GIVEN DATA:

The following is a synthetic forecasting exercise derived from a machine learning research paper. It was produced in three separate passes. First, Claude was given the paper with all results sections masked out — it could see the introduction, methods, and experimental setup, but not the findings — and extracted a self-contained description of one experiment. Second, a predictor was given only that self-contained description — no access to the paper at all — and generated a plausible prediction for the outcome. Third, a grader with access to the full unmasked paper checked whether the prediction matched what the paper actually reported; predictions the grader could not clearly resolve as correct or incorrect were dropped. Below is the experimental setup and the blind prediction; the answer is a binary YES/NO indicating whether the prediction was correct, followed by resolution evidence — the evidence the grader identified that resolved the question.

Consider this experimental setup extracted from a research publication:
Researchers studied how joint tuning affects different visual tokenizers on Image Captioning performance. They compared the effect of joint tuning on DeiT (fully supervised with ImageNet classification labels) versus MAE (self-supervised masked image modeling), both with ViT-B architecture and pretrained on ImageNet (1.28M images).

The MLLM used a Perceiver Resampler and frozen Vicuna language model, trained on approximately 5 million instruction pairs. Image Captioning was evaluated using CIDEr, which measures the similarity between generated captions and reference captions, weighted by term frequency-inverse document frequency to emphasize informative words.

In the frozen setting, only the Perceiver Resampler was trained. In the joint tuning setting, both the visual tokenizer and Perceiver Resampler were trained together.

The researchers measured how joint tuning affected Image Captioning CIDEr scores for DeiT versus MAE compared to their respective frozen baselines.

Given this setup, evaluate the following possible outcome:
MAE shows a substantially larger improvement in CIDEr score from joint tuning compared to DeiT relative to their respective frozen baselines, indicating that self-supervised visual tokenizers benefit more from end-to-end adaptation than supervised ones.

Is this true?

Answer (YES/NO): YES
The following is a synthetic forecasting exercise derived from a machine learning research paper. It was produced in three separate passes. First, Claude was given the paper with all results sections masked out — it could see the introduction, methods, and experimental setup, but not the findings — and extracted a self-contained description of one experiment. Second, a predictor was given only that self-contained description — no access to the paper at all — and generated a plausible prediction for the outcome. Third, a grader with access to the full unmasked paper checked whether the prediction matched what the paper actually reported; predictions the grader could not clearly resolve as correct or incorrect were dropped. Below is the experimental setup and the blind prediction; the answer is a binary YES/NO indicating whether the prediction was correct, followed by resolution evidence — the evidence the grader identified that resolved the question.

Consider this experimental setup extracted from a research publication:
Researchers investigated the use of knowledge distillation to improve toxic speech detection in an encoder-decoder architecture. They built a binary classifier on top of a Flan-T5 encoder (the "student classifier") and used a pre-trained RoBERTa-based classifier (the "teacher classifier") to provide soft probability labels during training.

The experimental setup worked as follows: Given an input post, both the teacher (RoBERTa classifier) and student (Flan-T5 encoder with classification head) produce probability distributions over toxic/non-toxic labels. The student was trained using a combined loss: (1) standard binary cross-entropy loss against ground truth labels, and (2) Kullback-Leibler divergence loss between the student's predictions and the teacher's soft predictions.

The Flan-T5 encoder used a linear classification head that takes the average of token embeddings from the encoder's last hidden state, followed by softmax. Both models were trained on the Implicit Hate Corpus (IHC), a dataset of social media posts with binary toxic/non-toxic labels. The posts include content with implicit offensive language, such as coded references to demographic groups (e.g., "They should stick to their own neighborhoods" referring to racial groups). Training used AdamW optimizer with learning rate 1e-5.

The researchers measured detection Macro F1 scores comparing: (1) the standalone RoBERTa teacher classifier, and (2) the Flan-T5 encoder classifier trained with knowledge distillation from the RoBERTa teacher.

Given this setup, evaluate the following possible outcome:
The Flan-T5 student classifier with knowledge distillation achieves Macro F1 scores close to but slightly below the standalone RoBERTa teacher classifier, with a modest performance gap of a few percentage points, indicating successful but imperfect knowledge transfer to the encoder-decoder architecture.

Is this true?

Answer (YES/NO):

YOUR TASK: Please show every line of the entries above that contains the word "Macro".

PROBLEM SOLUTION:
The researchers measured detection Macro F1 scores comparing: (1) the standalone RoBERTa teacher classifier, and (2) the Flan-T5 encoder classifier trained with knowledge distillation from the RoBERTa teacher.
The Flan-T5 student classifier with knowledge distillation achieves Macro F1 scores close to but slightly below the standalone RoBERTa teacher classifier, with a modest performance gap of a few percentage points, indicating successful but imperfect knowledge transfer to the encoder-decoder architecture.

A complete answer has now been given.